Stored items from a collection
*-*-*
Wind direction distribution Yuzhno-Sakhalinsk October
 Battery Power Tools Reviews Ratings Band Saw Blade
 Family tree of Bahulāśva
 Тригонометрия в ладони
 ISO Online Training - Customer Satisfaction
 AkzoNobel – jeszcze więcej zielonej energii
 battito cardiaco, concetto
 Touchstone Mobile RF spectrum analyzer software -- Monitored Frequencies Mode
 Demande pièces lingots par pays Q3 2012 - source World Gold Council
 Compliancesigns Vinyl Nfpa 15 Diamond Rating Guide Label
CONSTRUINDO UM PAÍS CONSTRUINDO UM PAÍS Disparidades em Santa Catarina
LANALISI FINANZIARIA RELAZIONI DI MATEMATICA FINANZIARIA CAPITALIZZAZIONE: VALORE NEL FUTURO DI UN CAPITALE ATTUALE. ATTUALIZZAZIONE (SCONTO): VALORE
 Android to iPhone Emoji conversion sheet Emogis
*-*-*
- About this exercise
Only the lines from the one with "battito cardiaco, concetto" through the last line of the records belong in the answer, each copied exactly.

- Reply
 battito cardiaco, concetto
 Touchstone Mobile RF spectrum analyzer software -- Monitored Frequencies Mode
 Demande pièces lingots par pays Q3 2012 - source World Gold Council
 Compliancesigns Vinyl Nfpa 15 Diamond Rating Guide Label
CONSTRUINDO UM PAÍS CONSTRUINDO UM PAÍS Disparidades em Santa Catarina
LANALISI FINANZIARIA RELAZIONI DI MATEMATICA FINANZIARIA CAPITALIZZAZIONE: VALORE NEL FUTURO DI UN CAPITALE ATTUALE. ATTUALIZZAZIONE (SCONTO): VALORE
 Android to iPhone Emoji conversion sheet Emogis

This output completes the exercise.